Reproduce word for word the lines of the records below, from the line containing "How far is (187,122) from the camera's lens?" through the line containing "53.2 inches", both included.

*Available records*

++++++

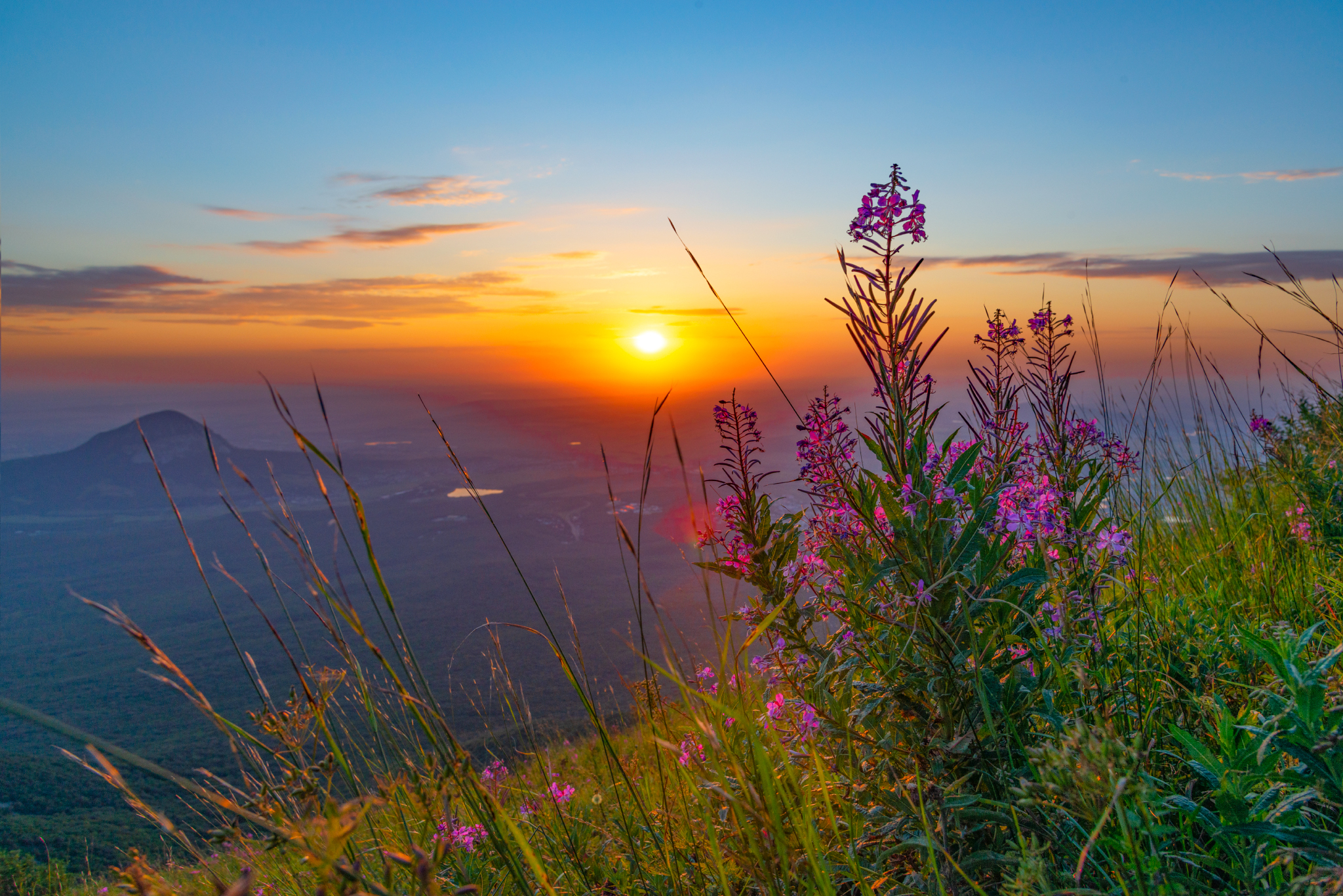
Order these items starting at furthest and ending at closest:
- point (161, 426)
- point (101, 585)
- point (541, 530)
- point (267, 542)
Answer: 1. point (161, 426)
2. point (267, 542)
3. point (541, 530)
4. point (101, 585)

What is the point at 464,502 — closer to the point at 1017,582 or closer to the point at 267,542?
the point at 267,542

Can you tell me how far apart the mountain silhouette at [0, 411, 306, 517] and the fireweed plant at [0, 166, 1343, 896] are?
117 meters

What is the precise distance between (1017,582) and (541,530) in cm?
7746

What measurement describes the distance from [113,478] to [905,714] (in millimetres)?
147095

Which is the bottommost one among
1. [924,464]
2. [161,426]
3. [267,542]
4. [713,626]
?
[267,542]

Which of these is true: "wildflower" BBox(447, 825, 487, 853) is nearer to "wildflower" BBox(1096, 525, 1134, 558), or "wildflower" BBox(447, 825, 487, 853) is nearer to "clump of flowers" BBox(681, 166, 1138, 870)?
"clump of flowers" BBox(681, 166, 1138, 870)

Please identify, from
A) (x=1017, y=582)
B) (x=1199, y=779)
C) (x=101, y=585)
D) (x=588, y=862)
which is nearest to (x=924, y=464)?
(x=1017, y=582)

++++++

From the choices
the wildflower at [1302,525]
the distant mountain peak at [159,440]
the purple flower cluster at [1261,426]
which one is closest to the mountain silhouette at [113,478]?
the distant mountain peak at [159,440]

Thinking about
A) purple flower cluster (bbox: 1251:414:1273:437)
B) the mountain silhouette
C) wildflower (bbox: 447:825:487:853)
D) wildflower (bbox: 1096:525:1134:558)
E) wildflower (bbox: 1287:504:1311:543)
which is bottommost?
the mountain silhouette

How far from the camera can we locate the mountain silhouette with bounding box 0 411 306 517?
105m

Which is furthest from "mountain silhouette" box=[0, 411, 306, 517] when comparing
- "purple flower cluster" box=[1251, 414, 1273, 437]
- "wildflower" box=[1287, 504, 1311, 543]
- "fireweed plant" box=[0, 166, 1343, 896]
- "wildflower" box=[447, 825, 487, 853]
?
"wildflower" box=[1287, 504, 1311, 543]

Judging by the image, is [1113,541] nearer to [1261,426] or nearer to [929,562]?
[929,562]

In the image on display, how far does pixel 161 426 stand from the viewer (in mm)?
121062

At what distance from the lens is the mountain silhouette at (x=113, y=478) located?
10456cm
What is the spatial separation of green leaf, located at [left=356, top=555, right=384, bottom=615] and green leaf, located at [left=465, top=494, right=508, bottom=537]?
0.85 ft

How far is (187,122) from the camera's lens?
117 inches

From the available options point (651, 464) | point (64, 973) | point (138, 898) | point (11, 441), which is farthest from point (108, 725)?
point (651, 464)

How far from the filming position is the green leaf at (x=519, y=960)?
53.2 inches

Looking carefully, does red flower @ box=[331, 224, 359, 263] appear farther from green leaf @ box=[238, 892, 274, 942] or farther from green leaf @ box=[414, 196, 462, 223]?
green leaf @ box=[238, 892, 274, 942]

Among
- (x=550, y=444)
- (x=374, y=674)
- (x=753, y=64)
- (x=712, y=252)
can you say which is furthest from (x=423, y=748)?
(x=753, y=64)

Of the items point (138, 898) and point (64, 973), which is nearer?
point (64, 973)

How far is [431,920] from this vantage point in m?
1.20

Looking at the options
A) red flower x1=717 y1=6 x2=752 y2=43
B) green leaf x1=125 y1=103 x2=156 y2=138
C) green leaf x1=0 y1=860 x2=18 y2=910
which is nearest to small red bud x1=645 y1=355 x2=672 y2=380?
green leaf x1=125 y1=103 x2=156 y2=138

++++++

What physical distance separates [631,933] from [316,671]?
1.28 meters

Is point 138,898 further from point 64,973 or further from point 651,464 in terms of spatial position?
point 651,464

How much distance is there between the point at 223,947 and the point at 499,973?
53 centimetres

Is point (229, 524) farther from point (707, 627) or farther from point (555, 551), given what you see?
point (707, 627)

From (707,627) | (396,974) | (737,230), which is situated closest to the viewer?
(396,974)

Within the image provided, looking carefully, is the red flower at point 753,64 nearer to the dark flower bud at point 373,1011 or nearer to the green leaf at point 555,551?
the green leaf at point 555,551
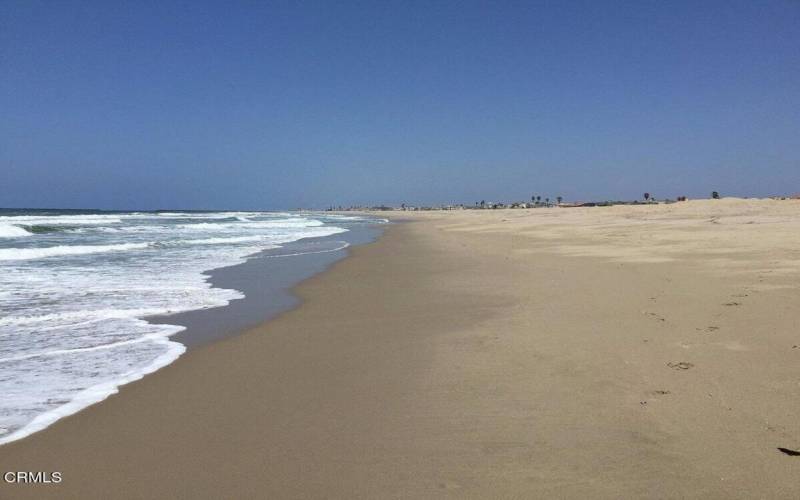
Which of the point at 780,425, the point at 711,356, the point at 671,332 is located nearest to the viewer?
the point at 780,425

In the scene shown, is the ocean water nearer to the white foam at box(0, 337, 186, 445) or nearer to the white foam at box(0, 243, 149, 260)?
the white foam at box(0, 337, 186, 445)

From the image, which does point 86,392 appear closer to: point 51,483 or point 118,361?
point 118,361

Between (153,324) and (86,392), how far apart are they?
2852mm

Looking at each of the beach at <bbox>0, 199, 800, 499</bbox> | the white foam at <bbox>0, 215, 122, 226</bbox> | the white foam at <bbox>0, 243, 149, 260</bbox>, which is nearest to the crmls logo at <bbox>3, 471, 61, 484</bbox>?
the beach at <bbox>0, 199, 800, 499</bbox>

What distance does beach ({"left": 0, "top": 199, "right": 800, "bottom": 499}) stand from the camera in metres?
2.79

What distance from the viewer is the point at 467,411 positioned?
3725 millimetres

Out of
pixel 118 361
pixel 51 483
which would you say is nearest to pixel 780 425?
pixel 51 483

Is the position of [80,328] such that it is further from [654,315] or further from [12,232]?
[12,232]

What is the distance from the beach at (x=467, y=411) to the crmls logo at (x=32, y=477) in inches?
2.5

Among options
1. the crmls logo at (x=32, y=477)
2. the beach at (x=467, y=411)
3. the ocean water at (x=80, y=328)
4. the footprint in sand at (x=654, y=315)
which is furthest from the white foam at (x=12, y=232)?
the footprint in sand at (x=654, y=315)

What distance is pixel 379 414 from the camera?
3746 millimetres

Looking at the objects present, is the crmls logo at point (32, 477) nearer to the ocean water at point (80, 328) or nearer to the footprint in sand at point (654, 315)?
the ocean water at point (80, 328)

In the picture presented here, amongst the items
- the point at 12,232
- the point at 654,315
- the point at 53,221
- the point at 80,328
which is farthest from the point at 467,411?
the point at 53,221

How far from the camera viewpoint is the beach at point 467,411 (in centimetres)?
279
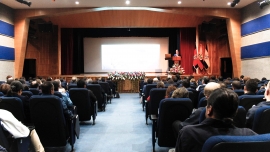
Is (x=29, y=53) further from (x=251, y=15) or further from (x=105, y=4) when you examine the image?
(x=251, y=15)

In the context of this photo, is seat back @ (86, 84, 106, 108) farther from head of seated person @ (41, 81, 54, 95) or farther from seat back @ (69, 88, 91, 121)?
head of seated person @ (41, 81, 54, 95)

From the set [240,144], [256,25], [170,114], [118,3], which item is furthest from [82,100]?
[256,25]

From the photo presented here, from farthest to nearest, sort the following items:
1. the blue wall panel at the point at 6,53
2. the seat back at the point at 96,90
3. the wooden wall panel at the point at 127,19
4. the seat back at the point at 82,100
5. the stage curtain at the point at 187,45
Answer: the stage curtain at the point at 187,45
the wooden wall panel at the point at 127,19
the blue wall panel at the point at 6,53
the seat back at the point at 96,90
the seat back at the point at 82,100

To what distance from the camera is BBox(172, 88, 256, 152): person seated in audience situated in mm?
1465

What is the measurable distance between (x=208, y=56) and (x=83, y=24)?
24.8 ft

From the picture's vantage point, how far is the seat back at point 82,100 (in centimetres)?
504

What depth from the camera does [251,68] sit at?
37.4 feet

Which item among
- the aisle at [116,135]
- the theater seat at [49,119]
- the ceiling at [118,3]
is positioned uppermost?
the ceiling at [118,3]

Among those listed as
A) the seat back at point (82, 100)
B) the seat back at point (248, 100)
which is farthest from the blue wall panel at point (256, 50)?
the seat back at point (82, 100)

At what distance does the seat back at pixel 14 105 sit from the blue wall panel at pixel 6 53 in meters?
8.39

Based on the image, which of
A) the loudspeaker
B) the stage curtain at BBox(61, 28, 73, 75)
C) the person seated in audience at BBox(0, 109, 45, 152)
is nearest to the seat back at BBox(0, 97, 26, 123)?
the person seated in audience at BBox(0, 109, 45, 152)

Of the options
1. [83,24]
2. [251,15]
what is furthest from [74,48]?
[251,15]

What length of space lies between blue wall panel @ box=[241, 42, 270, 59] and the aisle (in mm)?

++++++

*Exercise response*
How far is (187,122) from the camera's lens?
117 inches

From the available options point (651, 464) | point (64, 973) | point (138, 898) | point (11, 441), which is farthest from point (108, 725)?
point (651, 464)

How far from the filming position is the green leaf at (x=519, y=960)?
53.2 inches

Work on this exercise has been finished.